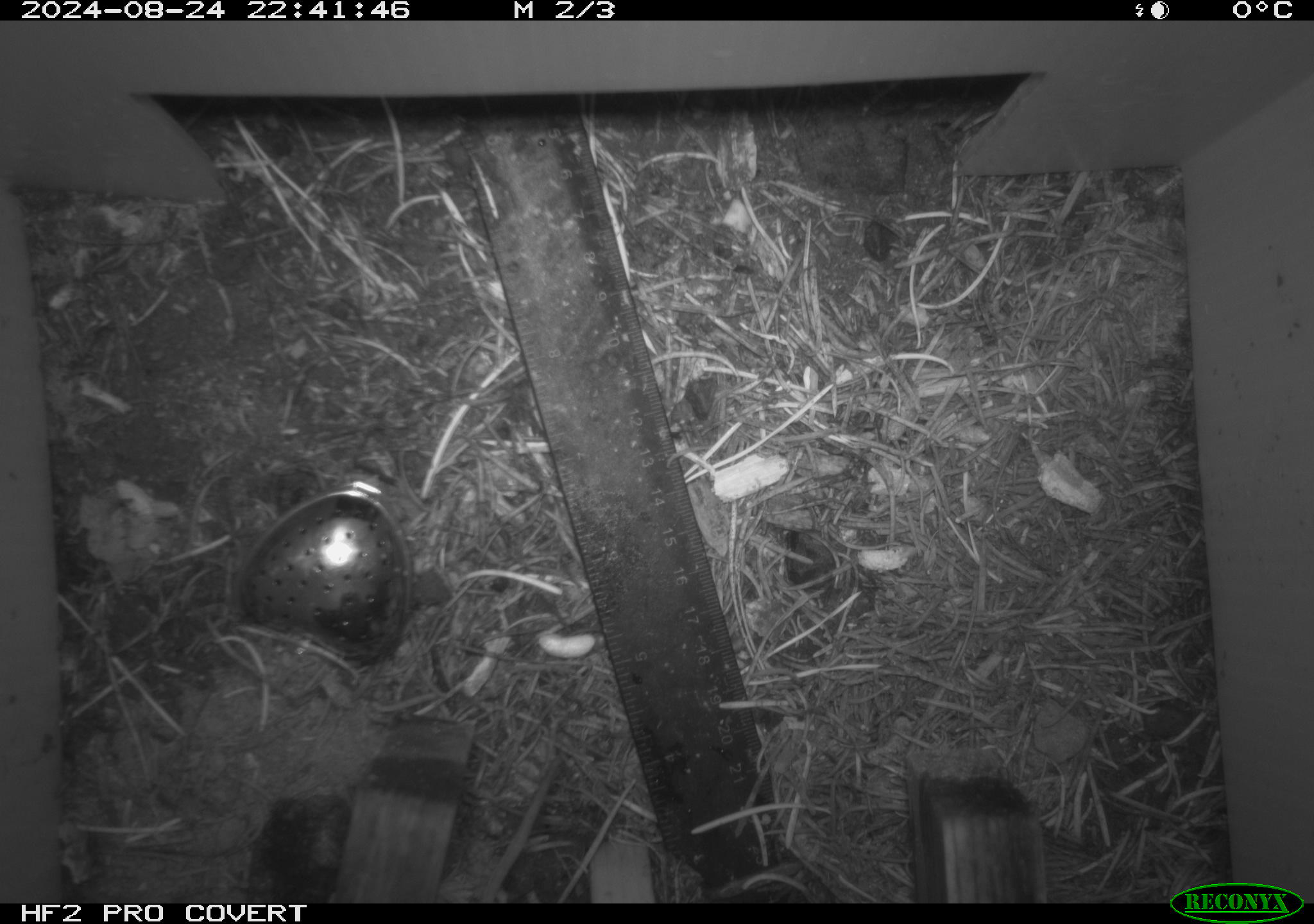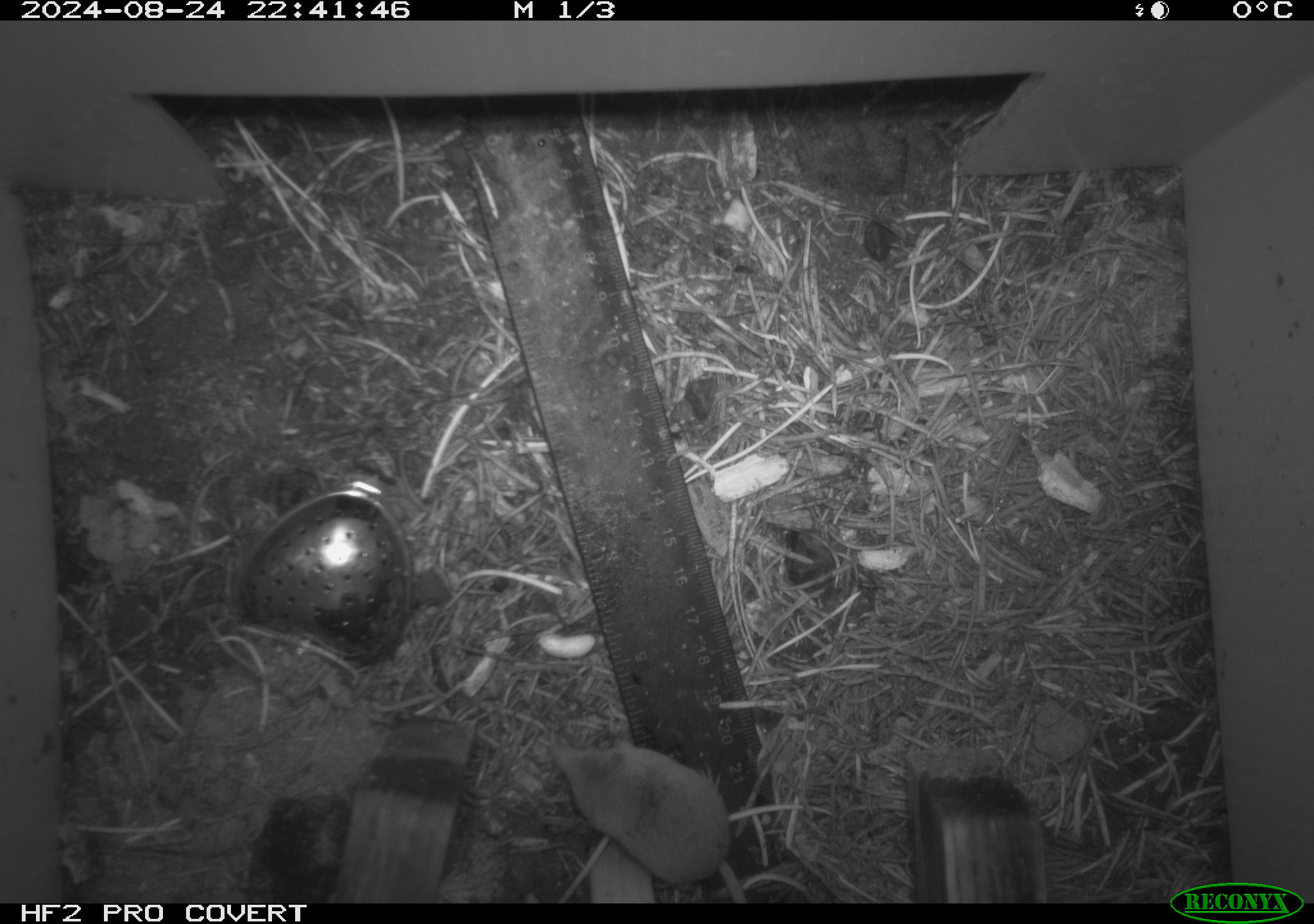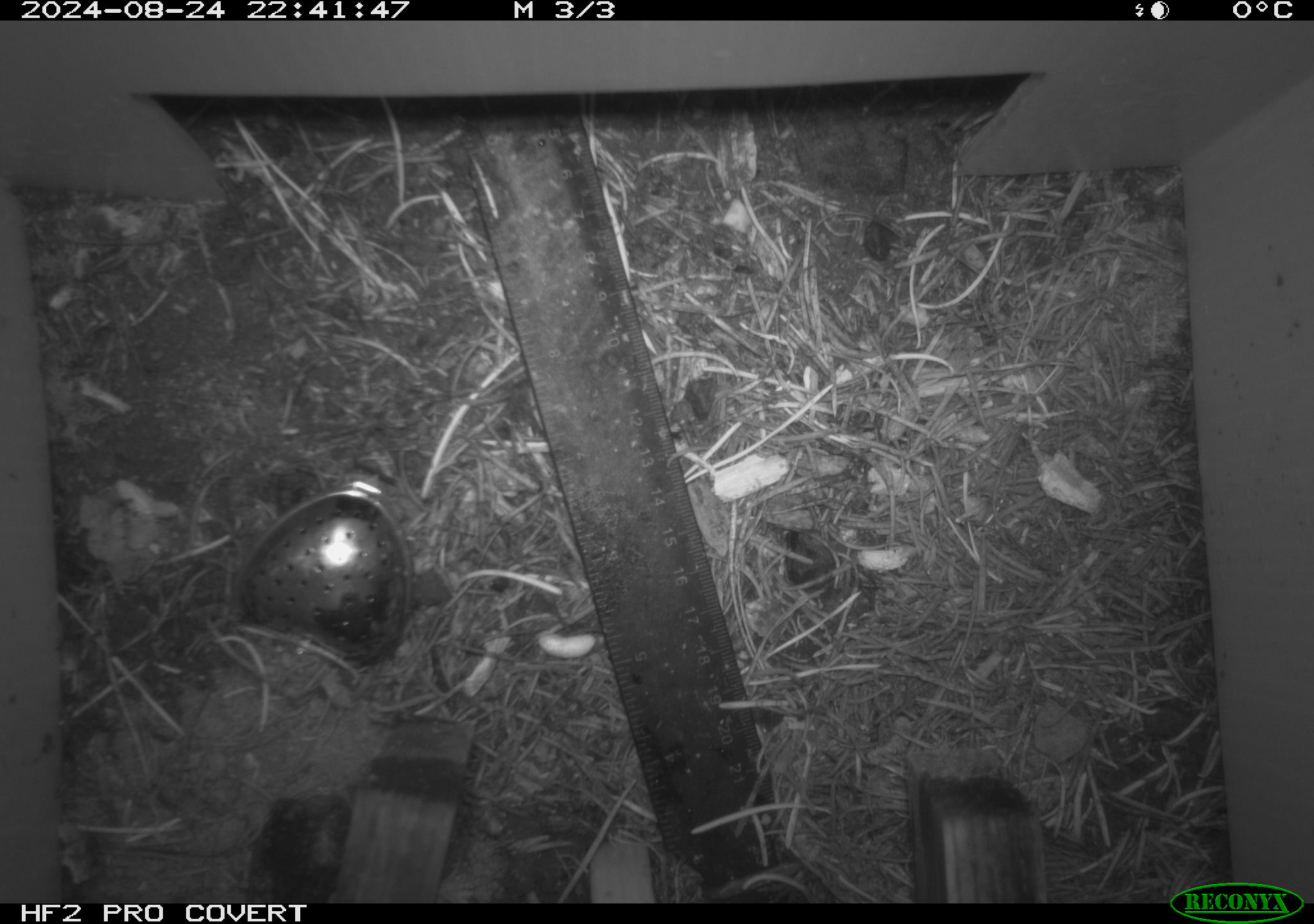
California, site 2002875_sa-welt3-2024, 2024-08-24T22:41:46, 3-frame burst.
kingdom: Animalia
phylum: Chordata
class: Mammalia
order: Eulipotyphla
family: Soricidae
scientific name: Soricidae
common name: shrews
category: soricidae family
Soricidae family (shrews) (Soricidae).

— Task instructions —
When you write out the material again, keep every word exact and omit the pictures.

— Exercise answer —
California, site 2002875_sa-welt3-2024, 2024-08-24T22:41:46, 3-frame burst.
kingdom: Animalia
phylum: Chordata
class: Mammalia
order: Eulipotyphla
family: Soricidae
scientific name: Soricidae
common name: shrews
category: soricidae family
Soricidae family (shrews) (Soricidae).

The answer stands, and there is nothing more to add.